This article is based on a talk I gave at the Learning Landscape conference in Cape Town in April 2014. It is the first instalment of two parts.

It is clear that one of the key determinants of the success of any e-learning course or project, is the degree of motivation of the learners, and sometimes even more importantly, of the operational management of the organisation.

Yet we continue to be surprised by how little attention is given to this, with the concentration instead being on the course content, instructional design, and the LMS it is going to run on.

Because of this lack of attention to planning and motivation, even after lots of hard work and investment in developing a course or setting up a learning programme, we find that…

  • Staff members often only do a course if they have to.
  • Sometimes they don’t even do compulsory compliance courses (Management is usually the most guilty here)
  • Even where a course has been paid for by the company, staff sometimes still don’t do it.
  • If the learning includes theoretical e-learning followed by a practical group workshop, then a high percentage of the learners don’t do the online work before the workshop.
  • There is quite often a lack of bandwidth to run really interactive online training, thus restricting what can be done to make the learning really interesting
  • And, unlike other important projects, there is often no marketing or motivation combined with the project.
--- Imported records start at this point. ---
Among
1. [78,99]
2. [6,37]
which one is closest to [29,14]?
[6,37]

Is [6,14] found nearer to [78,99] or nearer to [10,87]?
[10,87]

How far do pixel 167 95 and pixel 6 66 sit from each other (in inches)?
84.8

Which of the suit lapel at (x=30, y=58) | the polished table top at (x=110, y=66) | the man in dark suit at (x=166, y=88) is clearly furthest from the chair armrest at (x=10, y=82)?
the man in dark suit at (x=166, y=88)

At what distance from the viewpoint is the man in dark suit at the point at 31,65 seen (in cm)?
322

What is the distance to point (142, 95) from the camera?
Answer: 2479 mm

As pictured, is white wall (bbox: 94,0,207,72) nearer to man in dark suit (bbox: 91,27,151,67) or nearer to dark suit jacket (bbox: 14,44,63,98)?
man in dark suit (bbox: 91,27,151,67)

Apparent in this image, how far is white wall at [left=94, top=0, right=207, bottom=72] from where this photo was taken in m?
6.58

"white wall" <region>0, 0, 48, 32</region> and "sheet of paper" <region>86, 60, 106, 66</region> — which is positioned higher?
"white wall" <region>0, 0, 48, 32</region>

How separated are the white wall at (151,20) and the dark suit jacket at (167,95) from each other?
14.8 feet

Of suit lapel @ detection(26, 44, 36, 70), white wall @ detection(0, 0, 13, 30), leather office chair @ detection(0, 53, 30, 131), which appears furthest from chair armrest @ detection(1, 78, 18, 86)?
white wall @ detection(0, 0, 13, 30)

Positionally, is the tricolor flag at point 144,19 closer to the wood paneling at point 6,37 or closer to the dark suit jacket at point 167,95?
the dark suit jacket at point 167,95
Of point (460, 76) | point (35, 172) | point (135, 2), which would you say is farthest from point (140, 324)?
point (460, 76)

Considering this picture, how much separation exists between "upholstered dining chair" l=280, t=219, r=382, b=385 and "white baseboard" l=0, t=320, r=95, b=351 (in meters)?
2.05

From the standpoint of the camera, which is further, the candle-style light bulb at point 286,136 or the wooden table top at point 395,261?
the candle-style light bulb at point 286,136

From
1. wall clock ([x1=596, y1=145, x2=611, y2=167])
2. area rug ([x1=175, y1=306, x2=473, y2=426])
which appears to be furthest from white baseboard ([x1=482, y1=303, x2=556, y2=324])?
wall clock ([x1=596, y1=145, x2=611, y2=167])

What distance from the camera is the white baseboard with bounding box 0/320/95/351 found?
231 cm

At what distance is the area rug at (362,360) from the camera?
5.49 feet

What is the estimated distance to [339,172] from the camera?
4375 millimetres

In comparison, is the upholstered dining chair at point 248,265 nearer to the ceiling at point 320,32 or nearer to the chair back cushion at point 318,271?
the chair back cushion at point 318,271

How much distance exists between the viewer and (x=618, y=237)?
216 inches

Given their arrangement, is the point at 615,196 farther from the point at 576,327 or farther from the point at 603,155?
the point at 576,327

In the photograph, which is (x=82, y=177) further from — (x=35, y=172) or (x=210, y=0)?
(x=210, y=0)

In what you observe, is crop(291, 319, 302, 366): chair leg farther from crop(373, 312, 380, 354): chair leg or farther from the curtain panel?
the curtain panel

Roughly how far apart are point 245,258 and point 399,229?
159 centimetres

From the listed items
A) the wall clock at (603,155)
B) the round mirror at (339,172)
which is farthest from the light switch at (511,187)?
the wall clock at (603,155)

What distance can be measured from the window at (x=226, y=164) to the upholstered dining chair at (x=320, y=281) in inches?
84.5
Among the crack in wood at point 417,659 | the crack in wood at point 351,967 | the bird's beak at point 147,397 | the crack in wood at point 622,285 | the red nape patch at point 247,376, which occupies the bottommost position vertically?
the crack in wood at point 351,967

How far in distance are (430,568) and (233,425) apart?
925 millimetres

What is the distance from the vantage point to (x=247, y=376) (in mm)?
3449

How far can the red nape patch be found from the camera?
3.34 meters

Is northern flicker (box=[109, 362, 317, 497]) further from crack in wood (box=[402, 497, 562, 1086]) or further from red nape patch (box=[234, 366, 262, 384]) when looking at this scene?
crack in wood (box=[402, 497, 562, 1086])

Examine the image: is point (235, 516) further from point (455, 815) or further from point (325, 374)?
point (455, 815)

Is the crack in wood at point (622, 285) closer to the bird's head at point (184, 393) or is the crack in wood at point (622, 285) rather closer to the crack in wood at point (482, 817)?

It is a case of “here is this course for you and you have to do it”

As a result, e-learning itself sometimes gets blamed when learning does not take place.


Here are a few hints on how you can motivate your learners, and get them onboard and interested in the training you are providing.

First, as with any other project, you need to prepare the participants if you want them give it their support

  • They need to have their interest in the topic raised, and to see your e-learning course as a good way to find out more
  • They need to understand what is expected of them
  • They need to understand why they need to do the course – what’s in it for them and for you?
  • And they need easy access to the course, and the skills to do this

Then, once they have started, they need

  • time to do it! It is a myth that e-learning will be done in the employee’s time or normal working hours. Time needs to be set aside for learning.
  • ongoing encouragement and management! You need to track their progress regularly and encourage all of them – the stars, the middle order, and the laggards
  • management – e-learning which is not managed is never going to work
  • incentives – some form of prize or incentive for the students
  • peer pressure and recognition – make the results public and award certificates
  • team or group structures so they work together and not as individuals
  • the ability to comment or participate
  • courses which are interesting, relevant and engaging
  • relevance – make it relevant – blend it , use real examples as much as possible, use real people if you can
  • the training to be part of their KPI’s

e-Learning is no different from any other important project in the work environment. If you want your people to learn, then you need to motivate them and then to manage the process professionally end-to- end. Simple.